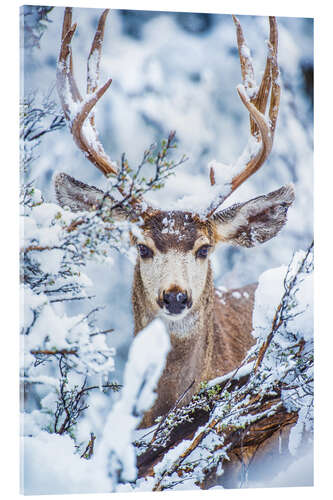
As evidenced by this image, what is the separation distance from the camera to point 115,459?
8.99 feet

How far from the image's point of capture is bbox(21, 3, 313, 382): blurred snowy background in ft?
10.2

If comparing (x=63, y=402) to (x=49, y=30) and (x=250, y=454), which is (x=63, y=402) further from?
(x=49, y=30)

==

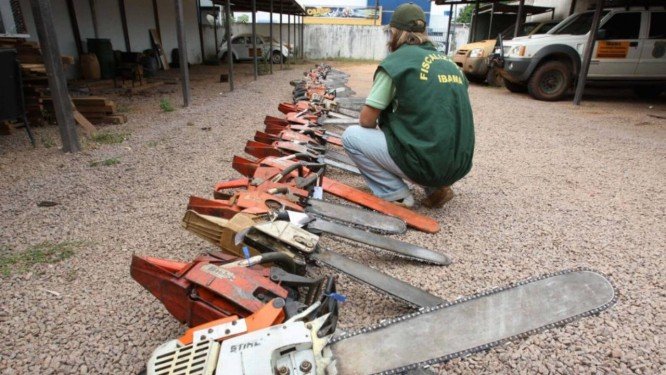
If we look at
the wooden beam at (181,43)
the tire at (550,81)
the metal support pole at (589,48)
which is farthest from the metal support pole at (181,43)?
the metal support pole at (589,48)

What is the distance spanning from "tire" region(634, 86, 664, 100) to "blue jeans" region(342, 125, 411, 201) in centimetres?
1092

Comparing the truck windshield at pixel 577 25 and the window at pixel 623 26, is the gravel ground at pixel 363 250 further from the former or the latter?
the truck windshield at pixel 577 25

* **PROBLEM STATEMENT**: Please say how many lines in the listing above contain the word "truck", giving only the number.

* **FINAL ANSWER**: 2